- [THE DATA]:
__________________________________________________

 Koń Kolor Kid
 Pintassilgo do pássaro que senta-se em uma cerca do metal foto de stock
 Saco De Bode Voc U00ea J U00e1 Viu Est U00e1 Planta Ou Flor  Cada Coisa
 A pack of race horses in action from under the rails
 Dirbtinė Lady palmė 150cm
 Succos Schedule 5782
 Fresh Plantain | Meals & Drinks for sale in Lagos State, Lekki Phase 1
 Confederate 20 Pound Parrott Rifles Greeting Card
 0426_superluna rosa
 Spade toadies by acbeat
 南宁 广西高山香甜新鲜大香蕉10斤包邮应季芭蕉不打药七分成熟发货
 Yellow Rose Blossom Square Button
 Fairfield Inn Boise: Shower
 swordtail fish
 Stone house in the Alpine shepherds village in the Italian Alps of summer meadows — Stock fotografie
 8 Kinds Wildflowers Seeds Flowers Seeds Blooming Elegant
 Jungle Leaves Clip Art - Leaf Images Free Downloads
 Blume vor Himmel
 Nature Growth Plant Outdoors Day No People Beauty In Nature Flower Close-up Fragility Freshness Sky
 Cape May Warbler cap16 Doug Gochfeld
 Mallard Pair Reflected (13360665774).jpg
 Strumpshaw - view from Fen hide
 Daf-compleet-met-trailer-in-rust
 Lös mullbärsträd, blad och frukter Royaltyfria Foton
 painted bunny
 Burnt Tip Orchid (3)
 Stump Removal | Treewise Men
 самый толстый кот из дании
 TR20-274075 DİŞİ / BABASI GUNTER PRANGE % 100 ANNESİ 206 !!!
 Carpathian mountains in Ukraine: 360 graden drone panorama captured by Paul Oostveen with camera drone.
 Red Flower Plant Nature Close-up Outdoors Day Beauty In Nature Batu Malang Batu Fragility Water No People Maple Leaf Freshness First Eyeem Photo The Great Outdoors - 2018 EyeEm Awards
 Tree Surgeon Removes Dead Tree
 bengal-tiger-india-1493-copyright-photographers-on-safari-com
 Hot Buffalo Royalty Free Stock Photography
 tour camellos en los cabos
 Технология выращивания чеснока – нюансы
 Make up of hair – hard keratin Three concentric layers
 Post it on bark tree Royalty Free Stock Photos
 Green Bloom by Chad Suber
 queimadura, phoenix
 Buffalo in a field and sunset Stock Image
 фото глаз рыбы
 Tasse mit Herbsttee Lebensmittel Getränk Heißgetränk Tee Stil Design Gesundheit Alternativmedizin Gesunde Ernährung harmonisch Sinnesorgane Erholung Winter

__________________________________________________

- [YOUR ASSIGNMENT]: With nothing added or dropped, reproduce all the data exactly.

- [EXERCISE RESPONSE]:
 Koń Kolor Kid
 Pintassilgo do pássaro que senta-se em uma cerca do metal foto de stock
 Saco De Bode Voc U00ea J U00e1 Viu Est U00e1 Planta Ou Flor  Cada Coisa
 A pack of race horses in action from under the rails
 Dirbtinė Lady palmė 150cm
 Succos Schedule 5782
 Fresh Plantain | Meals & Drinks for sale in Lagos State, Lekki Phase 1
 Confederate 20 Pound Parrott Rifles Greeting Card
 0426_superluna rosa
 Spade toadies by acbeat
 南宁 广西高山香甜新鲜大香蕉10斤包邮应季芭蕉不打药七分成熟发货
 Yellow Rose Blossom Square Button
 Fairfield Inn Boise: Shower
 swordtail fish
 Stone house in the Alpine shepherds village in the Italian Alps of summer meadows — Stock fotografie
 8 Kinds Wildflowers Seeds Flowers Seeds Blooming Elegant
 Jungle Leaves Clip Art - Leaf Images Free Downloads
 Blume vor Himmel
 Nature Growth Plant Outdoors Day No People Beauty In Nature Flower Close-up Fragility Freshness Sky
 Cape May Warbler cap16 Doug Gochfeld
 Mallard Pair Reflected (13360665774).jpg
 Strumpshaw - view from Fen hide
 Daf-compleet-met-trailer-in-rust
 Lös mullbärsträd, blad och frukter Royaltyfria Foton
 painted bunny
 Burnt Tip Orchid (3)
 Stump Removal | Treewise Men
 самый толстый кот из дании
 TR20-274075 DİŞİ / BABASI GUNTER PRANGE % 100 ANNESİ 206 !!!
 Carpathian mountains in Ukraine: 360 graden drone panorama captured by Paul Oostveen with camera drone.
 Red Flower Plant Nature Close-up Outdoors Day Beauty In Nature Batu Malang Batu Fragility Water No People Maple Leaf Freshness First Eyeem Photo The Great Outdoors - 2018 EyeEm Awards
 Tree Surgeon Removes Dead Tree
 bengal-tiger-india-1493-copyright-photographers-on-safari-com
 Hot Buffalo Royalty Free Stock Photography
 tour camellos en los cabos
 Технология выращивания чеснока – нюансы
 Make up of hair – hard keratin Three concentric layers
 Post it on bark tree Royalty Free Stock Photos
 Green Bloom by Chad Suber
 queimadura, phoenix
 Buffalo in a field and sunset Stock Image
 фото глаз рыбы
 Tasse mit Herbsttee Lebensmittel Getränk Heißgetränk Tee Stil Design Gesundheit Alternativmedizin Gesunde Ernährung harmonisch Sinnesorgane Erholung Winter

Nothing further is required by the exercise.